= Given text =

The best aspect about Voice from the Stone is its relentless and often evocative atmosphere. Whereas other modern filmmakers have toiled at making breathtaking fantasies removed from our reality, there is something to be said about letting an old spooky house (or castle) stand for itself. Just as Hammer Studios in another lifetime mined the English countryside for its most grandly ghoulish vistas, Voice turns a picturesque setting into a land swimming in ghosts, whether they be in their running waters or atop battlements on which Jakob (and mama?) have some fun at Verena’s vertigo-induced expense.

Unfortunately, it is the film’s actual narrative shade where Voice from the Stone fails to enunciate its ideas. The picture certainly conjures some amusing echoes, creating a foundation that the likes of Edgar Allan Poe might have treasured: long lost raven haired beauties; art which drains the soul; and more than one allusion to the concept of being entombed alive.

= Records =
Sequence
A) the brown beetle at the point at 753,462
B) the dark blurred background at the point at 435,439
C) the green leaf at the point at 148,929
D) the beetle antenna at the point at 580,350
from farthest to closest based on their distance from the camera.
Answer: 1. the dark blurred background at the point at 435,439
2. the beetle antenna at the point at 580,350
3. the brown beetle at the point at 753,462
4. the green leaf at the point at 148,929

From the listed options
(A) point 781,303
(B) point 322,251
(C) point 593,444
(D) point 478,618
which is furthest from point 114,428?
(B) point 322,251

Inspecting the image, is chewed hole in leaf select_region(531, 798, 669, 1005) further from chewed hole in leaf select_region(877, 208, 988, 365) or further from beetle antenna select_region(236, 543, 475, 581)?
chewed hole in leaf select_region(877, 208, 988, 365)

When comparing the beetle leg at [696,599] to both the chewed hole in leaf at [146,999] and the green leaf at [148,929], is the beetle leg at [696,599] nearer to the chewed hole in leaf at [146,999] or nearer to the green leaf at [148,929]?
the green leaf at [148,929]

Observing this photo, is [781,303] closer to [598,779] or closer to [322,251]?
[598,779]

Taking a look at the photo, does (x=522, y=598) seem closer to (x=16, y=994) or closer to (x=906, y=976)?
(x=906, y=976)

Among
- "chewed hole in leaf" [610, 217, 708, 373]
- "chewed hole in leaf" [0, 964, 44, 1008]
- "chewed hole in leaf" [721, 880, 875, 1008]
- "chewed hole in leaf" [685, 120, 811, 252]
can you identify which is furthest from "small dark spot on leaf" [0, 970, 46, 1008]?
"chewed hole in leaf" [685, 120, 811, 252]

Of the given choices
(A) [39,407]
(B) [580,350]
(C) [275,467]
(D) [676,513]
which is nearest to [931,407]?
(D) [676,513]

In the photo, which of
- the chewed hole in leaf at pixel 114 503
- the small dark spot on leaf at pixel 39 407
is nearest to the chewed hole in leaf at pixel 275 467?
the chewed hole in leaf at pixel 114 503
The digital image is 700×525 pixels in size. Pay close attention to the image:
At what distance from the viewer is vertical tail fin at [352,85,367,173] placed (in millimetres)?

= Given exercise =
Reproduce word for word the part of the film review between "The best aspect" and "Verena’s vertigo-induced expense.", inclusive. Rely on the review alone and set the listing aside.

= Answer in full =
The best aspect about Voice from the Stone is its relentless and often evocative atmosphere. Whereas other modern filmmakers have toiled at making breathtaking fantasies removed from our reality, there is something to be said about letting an old spooky house (or castle) stand for itself. Just as Hammer Studios in another lifetime mined the English countryside for its most grandly ghoulish vistas, Voice turns a picturesque setting into a land swimming in ghosts, whether they be in their running waters or atop battlements on which Jakob (and mama?) have some fun at Verena’s vertigo-induced expense.